Billi (Awkwafina), a struggling writer, travels with her parents to visit her grandma, Nai Nai in Mandarin (Zhao Shuzhen), in China. Nai Nai has been diagnosed with advanced cancer, but she doesn’t know, which, according to the film, is traditional in Chinese culture. Billi argues with her family that they should tell Nai Nai, but the family vows to lie to Nai Nai so her last months will not be overwhelmed with fear.
The Farewell is not the comedy it’s billed as. It is funny in well-timed moments, like when Nai Nai tries to set Billi up with her doctor.
Awkwafina is brilliant, trading the loud, humorous character of both Crazy Rich Asians and Oceans 8, for earnest empathy mixed with doubt and disappointment. It’s her disappointment that has caused Billi to sort of fold in on herself, which is clear in her body language and expressions. In a story depending on subtitles and camera shots to convey tone, this actress subtly but powerfully builds the story in every scene.
Not every aspect of the film adds to the story or makes sense. Extended shots on the back of people’s heads might convey emotional distance, or they might be arbitrarily “artsy.” Images, like a bird that gets trapped in Billi’s apartment, and themes, like her father’s alcoholism, flit in and out without resolution.
But The Farewell is a beautifully innocent story that makes its purity of heart apparent by proximity to dark, tragic things. Like shots of people’s backs, cancer, cigarettes, broken relationships, disappointment, and fear are only ever glimpsed off to the side, through half-open doors. In a way, this makes the film that much more real and authentic. Fiction can be clean, every scene contributing to the narrative arc. Life is messier, surrounded by the frayed ends of countless little stories not neatly woven into the big moments of loss or joy. Some viewers might critique this storytelling style as distraction, or abstraction; I found it fresh.
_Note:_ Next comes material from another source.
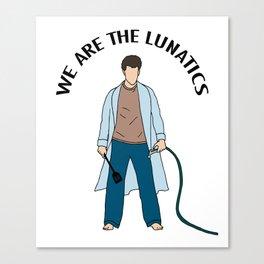 We Are The Lunatics Canvas Print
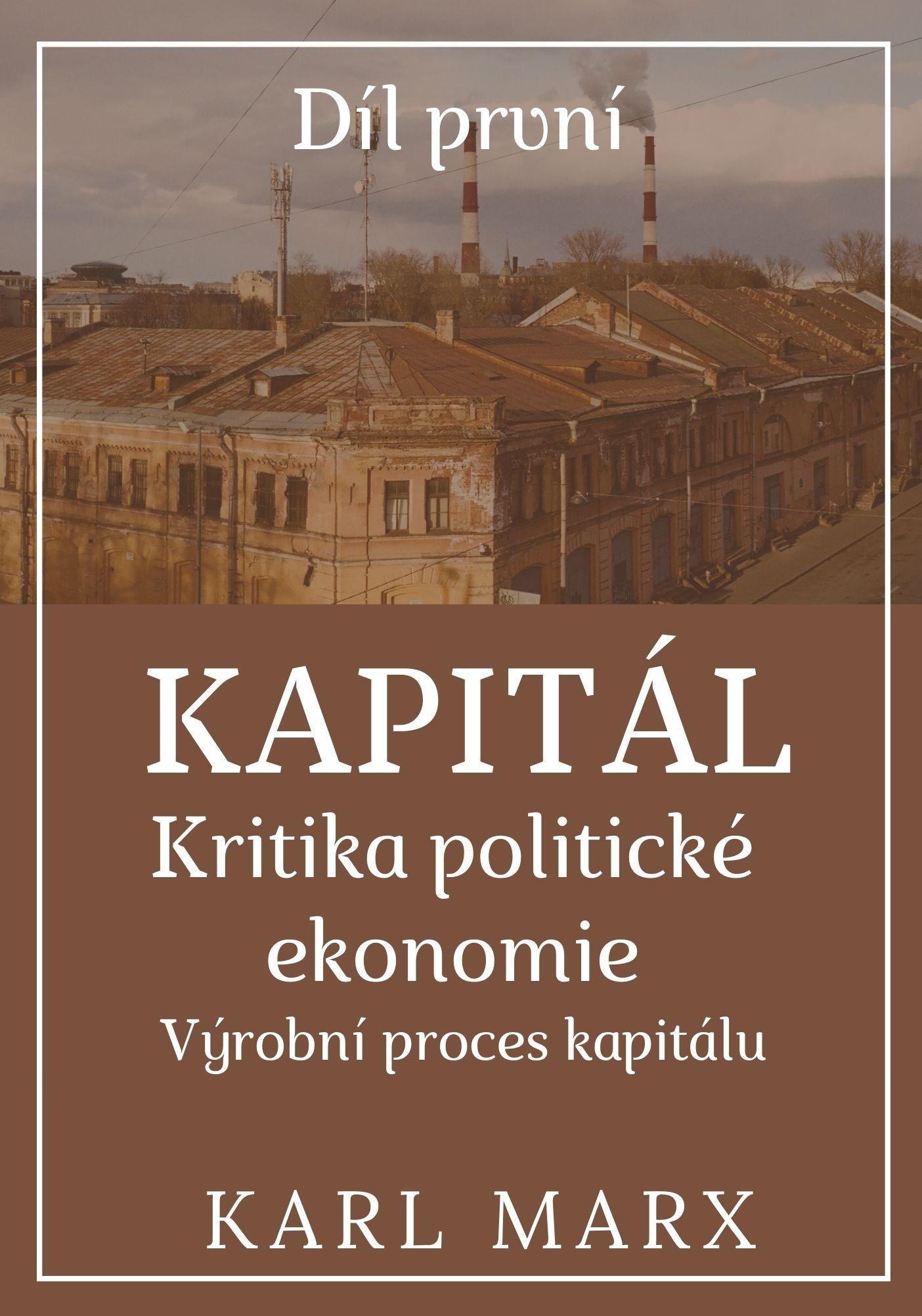 Kapitál – Kritika politické ekonomie – Díl první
On the whole, the film feels both familiar and foreign. It is about the second-generation immigrant experience and the tension of living between East and West. But it breaks new ground in the story, revealing a tenderness between East and West. The film is mostly in Chinese with English subtitles, but the viewer never feels exterior to the story. Wang takes her time, on shots, dialogue, and story. It’s a kind of grace to the audience, like what Nai Nai receives from her family.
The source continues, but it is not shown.